Reproduce verbatim the final portion of the material below, from the line containing "Among all options in" through its last line, and nothing else.

* BEGIN *

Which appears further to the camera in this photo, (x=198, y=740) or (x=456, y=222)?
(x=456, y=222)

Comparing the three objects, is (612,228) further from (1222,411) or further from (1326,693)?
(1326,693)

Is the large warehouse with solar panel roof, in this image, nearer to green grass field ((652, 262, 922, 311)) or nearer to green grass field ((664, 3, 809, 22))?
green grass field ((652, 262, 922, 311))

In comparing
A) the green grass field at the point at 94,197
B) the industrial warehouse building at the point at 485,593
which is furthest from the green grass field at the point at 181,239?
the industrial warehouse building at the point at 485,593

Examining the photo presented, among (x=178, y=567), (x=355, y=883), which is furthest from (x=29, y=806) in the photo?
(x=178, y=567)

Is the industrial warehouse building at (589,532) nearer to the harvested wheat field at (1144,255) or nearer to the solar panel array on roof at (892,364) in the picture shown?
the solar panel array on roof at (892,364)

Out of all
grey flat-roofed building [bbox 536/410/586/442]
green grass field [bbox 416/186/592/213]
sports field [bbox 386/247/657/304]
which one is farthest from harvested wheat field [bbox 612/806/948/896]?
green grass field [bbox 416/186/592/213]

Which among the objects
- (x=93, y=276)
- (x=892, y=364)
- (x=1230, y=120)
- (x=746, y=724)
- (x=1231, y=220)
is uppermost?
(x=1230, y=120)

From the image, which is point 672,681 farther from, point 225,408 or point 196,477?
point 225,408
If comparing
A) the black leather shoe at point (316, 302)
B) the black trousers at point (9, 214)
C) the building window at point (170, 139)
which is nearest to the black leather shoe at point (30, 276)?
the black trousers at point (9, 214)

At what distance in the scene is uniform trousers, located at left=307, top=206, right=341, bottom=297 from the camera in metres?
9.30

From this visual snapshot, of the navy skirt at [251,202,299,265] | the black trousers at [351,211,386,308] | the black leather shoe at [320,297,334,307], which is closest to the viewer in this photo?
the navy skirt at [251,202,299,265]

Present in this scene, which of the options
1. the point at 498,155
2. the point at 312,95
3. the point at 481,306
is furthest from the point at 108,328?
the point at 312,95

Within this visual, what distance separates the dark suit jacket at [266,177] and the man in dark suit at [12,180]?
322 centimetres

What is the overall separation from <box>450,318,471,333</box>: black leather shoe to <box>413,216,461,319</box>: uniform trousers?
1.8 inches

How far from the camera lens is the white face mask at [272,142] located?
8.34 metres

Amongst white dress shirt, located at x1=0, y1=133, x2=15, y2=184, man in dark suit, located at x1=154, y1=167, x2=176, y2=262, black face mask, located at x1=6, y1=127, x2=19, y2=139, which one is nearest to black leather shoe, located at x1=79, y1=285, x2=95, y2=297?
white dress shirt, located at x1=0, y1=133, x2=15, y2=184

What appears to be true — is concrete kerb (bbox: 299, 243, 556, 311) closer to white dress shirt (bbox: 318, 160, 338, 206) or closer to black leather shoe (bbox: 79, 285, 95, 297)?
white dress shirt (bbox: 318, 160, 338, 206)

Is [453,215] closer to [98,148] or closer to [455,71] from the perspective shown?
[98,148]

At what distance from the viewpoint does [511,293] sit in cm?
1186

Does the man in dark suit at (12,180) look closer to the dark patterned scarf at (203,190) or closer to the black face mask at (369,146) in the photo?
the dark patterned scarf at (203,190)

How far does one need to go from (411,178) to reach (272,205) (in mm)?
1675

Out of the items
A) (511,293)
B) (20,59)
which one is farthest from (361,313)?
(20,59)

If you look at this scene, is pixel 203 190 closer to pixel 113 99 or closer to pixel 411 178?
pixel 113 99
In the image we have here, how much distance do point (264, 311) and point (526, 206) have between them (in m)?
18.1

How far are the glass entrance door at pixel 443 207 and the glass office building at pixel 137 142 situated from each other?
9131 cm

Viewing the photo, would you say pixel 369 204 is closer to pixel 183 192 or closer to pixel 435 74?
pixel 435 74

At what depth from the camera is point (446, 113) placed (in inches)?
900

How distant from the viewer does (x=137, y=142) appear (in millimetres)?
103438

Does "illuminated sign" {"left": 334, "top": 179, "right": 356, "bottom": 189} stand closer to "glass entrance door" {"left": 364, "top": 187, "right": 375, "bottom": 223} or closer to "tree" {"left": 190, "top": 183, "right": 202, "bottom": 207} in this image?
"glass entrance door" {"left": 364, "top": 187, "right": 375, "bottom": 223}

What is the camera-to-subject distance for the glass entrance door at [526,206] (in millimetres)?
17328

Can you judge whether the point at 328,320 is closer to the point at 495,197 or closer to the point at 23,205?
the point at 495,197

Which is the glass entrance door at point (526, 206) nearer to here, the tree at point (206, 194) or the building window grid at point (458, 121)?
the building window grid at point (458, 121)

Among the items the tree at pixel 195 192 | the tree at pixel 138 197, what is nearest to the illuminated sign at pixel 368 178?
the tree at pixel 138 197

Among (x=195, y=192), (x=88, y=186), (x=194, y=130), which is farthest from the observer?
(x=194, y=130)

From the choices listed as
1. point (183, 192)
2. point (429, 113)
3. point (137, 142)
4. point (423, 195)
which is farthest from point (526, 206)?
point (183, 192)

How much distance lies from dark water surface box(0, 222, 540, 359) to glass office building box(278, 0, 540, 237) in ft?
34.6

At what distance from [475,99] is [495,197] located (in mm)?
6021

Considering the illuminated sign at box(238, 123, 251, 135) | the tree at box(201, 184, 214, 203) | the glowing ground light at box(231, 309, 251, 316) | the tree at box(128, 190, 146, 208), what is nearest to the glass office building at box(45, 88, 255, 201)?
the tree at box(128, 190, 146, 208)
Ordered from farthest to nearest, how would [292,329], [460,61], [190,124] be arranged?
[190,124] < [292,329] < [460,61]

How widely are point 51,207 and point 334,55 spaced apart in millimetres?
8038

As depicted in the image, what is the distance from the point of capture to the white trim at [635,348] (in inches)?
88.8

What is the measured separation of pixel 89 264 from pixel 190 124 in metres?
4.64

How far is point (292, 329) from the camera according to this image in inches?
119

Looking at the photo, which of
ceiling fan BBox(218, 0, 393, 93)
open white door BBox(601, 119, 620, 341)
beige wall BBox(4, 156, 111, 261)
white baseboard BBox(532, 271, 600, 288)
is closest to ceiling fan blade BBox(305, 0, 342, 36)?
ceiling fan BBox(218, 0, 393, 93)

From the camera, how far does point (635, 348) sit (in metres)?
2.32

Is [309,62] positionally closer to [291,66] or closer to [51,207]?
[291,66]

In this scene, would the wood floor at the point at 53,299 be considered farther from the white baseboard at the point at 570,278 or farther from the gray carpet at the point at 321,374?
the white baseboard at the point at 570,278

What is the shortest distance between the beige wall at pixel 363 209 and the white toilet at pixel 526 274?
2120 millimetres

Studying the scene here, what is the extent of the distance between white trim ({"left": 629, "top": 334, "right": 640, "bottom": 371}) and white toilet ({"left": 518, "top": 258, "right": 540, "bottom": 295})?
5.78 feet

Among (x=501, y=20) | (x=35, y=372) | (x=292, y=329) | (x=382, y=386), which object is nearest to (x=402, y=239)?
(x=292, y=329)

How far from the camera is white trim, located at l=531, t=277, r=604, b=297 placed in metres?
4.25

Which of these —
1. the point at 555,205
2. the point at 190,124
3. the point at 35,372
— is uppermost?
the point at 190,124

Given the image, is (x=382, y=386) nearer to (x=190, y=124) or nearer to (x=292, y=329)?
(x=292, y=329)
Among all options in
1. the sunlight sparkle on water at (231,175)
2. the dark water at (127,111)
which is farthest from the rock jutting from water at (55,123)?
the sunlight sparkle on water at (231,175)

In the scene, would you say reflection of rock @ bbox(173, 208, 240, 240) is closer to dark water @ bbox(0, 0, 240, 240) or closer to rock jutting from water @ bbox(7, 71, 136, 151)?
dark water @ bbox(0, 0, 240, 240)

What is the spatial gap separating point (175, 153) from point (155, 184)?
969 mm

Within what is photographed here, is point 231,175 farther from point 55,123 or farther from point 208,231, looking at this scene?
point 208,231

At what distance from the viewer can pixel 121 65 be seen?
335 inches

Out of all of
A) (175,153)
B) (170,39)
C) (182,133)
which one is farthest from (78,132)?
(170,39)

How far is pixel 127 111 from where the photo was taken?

* END *

**Written response:**
Among all options in
1. the sunlight sparkle on water at (231,175)
2. the dark water at (127,111)
which is farthest from the rock jutting from water at (55,123)?
the sunlight sparkle on water at (231,175)

In the scene, would you say reflection of rock @ bbox(173, 208, 240, 240) is closer to dark water @ bbox(0, 0, 240, 240) or closer to rock jutting from water @ bbox(7, 71, 136, 151)?
dark water @ bbox(0, 0, 240, 240)

What is the spatial gap separating point (175, 153) from point (155, 184)?
969 mm

Within what is photographed here, is point 231,175 farther from point 55,123 or farther from point 208,231, looking at this scene?
point 208,231

At what distance from the viewer can pixel 121 65 be seen?
335 inches

Out of all of
A) (175,153)
B) (170,39)
C) (182,133)
which one is farthest from (78,132)?
(170,39)

How far is pixel 127 111 from where the photo was taken?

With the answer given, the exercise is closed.